Egypt has provided humanity with a rich treasure of various types of architecture. It is among the most creative of the world's countries in this art, both in quality and quantity. Architectural works in ancient Egyptian civilization can generally be divided into two types according to the materials used for construction. The first type is the un-burnt bricks, which were used for building Egyptian houses throughout the Pharaonic, Hellenistic, Coptic, and Islamic civilizations, extending even to modern times in Egyptian villages. The second type is stone architecture. Egypt had a large wealth of stones that included basalt, limestone, alabaster, granite, and others. Quarrying for these stones was supervised by the government, because the work required organized missions to live close to quarry locations until the required work was completed. Then the workers would return with their product required for construction. Many tools that were used for quarrying and building include hammers, axes, balances, measures, angles, half-circles, mason's levels, building triangles, and tools for leveling walls.
Since the Pharaonic era, architectural design was essential before any construction work began. Several examples of architectural designs were found on pieces of pottery or stone. As a result of continuous construction activities through the ages, Egypt had specialized craftsmen skilled in construction work and its complex techniques. Construction crafts were passed from one generation to the next. Through the ages, these generations have provided the world with varied and unique forms of architecture; the most significant of which were state-sponsored projects, such as royal tombs. Attention to royal tombs started in the early times of Egyptian civilization, especially since it was endowed with a unique architecture in the Old and Middle Kingdoms, namely the Egyptian Pyramids of which there are about 110. In addition to tombs, places of worship had special attention in Egypt, for which the state devoted the best materials, architects, and artists. The land of Egypt still has Pharaonic and Greek temples, as well as historical churches and mosques.
Along with religious and funeral architecture, there was military architecture, represented by fortresses and towers, of which we have examples from the Middle Kingdom through the Islamic era. There was also architecture for multiple civil purposes, which flourished in the Greek era. A prominent example was the Lighthouse of Alexandria, the third among the Great Wonders of the Ancient World, built during the rule of Ptolemy the First, but completed during the rule of Ptolemy the Second. It was 150 meters high and was used to guide ships day and night until the fifteenth century AD. Another example is the Roman Amphitheater, located in Kom El-Dekka area of Alexandria, which was discovered by a Polish mission in the early sixties of the twentieth century.
Attention was given to architecture of various purposes in the Islamic era, represented by the construction of mosques, schools, fortresses, castles, palaces, and houses.
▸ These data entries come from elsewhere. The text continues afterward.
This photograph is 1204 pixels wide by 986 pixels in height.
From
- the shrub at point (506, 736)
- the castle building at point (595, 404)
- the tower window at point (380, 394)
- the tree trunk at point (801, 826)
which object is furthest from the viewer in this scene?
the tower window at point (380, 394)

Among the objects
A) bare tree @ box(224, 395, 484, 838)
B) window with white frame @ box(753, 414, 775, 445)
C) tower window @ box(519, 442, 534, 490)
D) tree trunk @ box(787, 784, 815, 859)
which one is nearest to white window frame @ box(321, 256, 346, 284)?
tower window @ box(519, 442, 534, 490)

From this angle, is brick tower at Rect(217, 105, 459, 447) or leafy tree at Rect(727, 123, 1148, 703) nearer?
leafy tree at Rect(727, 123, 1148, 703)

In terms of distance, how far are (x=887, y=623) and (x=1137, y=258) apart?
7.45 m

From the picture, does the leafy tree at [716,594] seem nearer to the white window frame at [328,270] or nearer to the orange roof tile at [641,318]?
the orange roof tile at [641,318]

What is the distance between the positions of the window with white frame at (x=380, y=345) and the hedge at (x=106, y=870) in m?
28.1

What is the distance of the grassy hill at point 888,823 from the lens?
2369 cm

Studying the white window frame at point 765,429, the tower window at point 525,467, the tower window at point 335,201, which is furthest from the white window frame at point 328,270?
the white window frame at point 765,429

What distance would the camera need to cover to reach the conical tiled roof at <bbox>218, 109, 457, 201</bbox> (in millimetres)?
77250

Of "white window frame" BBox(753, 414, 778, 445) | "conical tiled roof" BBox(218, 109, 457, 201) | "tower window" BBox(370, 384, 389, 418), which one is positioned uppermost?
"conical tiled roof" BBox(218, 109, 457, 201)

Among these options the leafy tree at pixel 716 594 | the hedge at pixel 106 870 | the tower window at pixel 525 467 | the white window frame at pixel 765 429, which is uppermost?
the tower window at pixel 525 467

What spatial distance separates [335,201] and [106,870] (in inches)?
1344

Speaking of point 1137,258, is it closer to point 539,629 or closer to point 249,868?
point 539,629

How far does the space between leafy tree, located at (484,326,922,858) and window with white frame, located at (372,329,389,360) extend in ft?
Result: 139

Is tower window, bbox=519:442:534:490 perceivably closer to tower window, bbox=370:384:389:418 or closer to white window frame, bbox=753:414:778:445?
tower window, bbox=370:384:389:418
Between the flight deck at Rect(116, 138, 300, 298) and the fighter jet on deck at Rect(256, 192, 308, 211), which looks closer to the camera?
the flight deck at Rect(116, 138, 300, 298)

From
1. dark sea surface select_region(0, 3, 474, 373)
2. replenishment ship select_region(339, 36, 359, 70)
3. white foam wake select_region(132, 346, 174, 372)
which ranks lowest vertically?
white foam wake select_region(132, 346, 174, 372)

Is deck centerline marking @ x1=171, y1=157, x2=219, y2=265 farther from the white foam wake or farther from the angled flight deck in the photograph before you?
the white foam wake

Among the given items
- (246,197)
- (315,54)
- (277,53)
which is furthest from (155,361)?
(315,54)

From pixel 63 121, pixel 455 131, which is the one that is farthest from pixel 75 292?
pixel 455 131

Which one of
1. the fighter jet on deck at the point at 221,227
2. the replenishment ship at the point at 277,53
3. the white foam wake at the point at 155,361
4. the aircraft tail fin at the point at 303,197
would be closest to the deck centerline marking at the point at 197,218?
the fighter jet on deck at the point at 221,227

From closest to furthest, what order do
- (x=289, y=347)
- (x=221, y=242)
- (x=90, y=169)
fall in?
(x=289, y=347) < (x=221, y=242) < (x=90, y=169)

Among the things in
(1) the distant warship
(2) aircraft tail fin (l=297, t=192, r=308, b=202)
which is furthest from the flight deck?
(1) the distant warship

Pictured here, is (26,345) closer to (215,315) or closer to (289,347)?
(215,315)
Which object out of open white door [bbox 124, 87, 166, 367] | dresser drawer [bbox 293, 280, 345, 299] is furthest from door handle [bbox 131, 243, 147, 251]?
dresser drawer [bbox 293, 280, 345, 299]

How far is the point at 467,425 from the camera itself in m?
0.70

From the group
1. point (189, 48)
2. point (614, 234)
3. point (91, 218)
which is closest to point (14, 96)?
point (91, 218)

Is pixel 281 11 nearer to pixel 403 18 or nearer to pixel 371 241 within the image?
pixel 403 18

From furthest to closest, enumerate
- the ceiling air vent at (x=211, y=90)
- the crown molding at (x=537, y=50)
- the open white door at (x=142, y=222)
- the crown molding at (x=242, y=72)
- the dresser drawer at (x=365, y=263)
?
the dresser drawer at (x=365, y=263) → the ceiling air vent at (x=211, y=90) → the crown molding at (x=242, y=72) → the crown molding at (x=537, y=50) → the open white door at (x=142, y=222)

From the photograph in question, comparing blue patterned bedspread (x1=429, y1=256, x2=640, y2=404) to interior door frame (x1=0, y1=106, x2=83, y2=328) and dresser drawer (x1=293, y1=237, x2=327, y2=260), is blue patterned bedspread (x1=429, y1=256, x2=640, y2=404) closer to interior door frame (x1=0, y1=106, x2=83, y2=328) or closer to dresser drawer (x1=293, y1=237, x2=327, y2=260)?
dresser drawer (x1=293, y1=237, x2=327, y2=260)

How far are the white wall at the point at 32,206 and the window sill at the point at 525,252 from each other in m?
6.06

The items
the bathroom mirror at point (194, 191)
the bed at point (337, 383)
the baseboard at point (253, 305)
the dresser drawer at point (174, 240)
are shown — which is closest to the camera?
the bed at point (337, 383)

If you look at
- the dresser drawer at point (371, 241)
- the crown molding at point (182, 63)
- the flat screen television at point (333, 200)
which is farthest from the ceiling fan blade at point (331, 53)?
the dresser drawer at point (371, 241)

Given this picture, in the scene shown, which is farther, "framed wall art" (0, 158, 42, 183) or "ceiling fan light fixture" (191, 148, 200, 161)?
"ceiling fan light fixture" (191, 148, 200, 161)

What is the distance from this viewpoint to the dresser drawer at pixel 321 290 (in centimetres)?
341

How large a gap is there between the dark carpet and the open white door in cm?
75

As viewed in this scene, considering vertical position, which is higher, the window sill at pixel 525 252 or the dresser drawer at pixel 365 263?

In the Ayyubites era, military architecture flourished, with the construction of fortresses such as the Citadel of Salah Al-Din and the Fort of Al-Muzaffar. A new type of architecture also received attention, namely buildings for charity, such as houses for the poor and public water fountains. This type flourished in the Mamluk era, which witnessed construction of several houses, palaces, hotels, agencies, and schools, in addition to public water fountains. There is no doubt that Islamic Cairo remained a glittering architectural city until the end of the Ottoman period. It was surrounded by walls with openings for control of access, such as the gates of the city, of which only Bab El-Nasr, Bab El-Fotouh, and Bab-Zowaila still remain.